_Text shown_

The editors had planned to present in this space the first of several articles on the vital problems of conservation. An article by Peter Matthiessen, on the tragic history of American wildlife and our early conservation efforts was to have launched this study. It will now appear in a later issue. As it was being readied for the presses, Nature Writer John O'Reilly and Photographer Richard Meek returned from a western journey with an entirely new and sensational report of recent events in Yellowstone Park, where many of the greatest natural wonders of this country have undergone drastic changes resulting from the earthquake of last August. Penetrating into areas unvisited by any outsider since that cataclysmic upheaval, they brought back stories and pictures of new geysers, old geysers transformed and other hitherto-unseen phenomena which make Yellowstone, oldest and most famous of our national parks and birthplace of America's conservation effort, a more exciting place to visit than ever.
At 11:38 p.m. on the night of August 17 a shift in the earth's crust deep under the Rocky Mountains triggered an earthquake which split a 7,000-foot mountain, sending millions of tons of rock down into the valley of the Madison River in southwestern Montana. The giant slide blocked the river and trapped or buried many campers, taking a toll of 10 lives, with 19 more persons missing and presumed dead.
The attention of the nation was focused on this disaster—on the rescue work, the search for those still buried beneath the slide and the further dangers imposed by the seven-mile lake formed by 85 million tons of rock piled across the valley in a wall 300 feet high. Amid this immediate concern for human life it was not at first realized that the earthquake which caused the tragedy was not a local phenomenon but actually affected some 550,000 square miles of the surrounding area. It was, in fact, the fourth most severe earthquake ever recorded in the United States.

_Data segment_
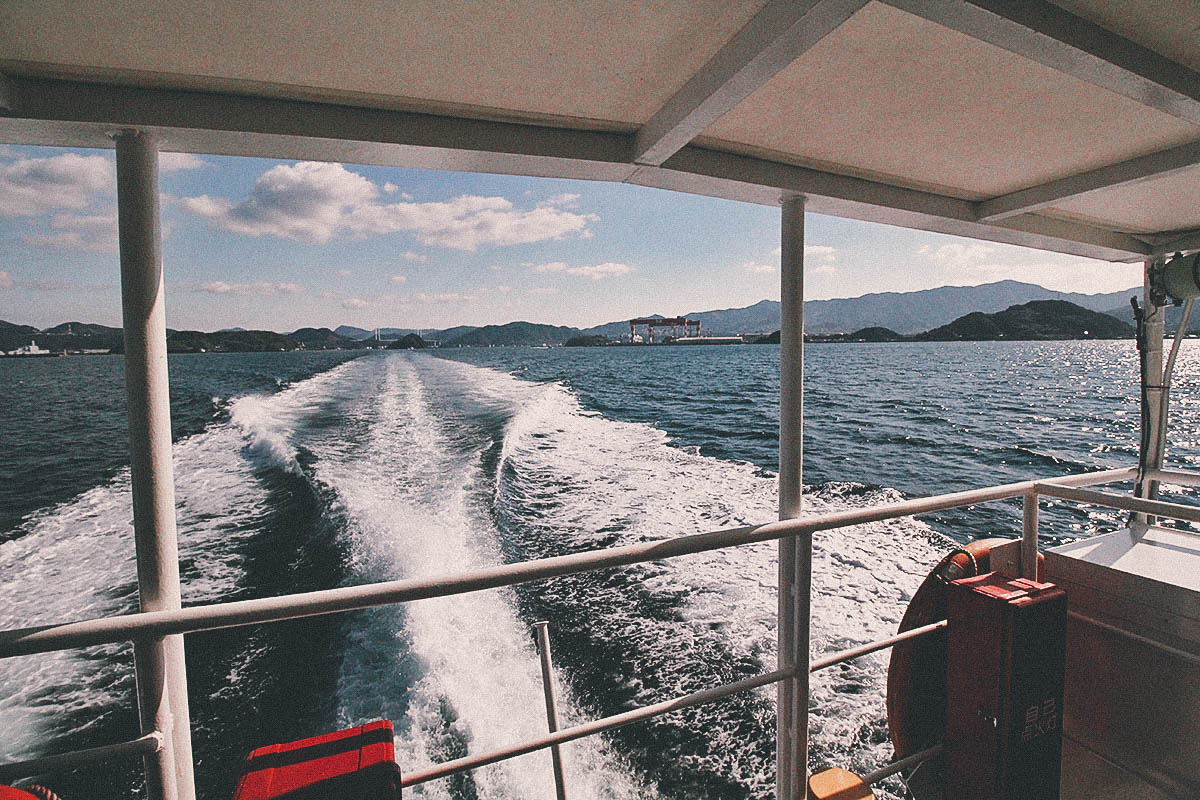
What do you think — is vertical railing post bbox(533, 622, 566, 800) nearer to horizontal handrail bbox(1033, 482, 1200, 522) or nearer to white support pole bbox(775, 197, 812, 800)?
white support pole bbox(775, 197, 812, 800)

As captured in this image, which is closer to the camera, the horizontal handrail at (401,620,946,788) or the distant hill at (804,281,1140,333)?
the horizontal handrail at (401,620,946,788)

_Exercise task A_
In the Yellowstone earthquake text, do these statements agree with it? (i) The earthquake struck at 11:38 p.m. on August 17. (ii) The article by Peter Matthiessen appears in this same issue. (iii) The rock slide formed a lake ten miles long. Answer yes or no for each, and quote the deciding words.
_Exercise task B_
Print the part of the Yellowstone earthquake text starting at "At 11:38 p.m." and ending at "and presumed dead.".
_Exercise task C_
Name every person mentioned by name in the Yellowstone earthquake text.

_Full solution A_
(i) Yes: "At 11:38 p.m. on the night of August 17"
(ii) No: "It will now appear in a later issue."
(iii) No: "the seven-mile lake formed by 85 million tons of rock"

_Full solution B_
At 11:38 p.m. on the night of August 17 a shift in the earth's crust deep under the Rocky Mountains triggered an earthquake which split a 7,000-foot mountain, sending millions of tons of rock down into the valley of the Madison River in southwestern Montana. The giant slide blocked the river and trapped or buried many campers, taking a toll of 10 lives, with 19 more persons missing and presumed dead.

_Full solution C_
Peter Matthiessen, John O'Reilly, Richard Meek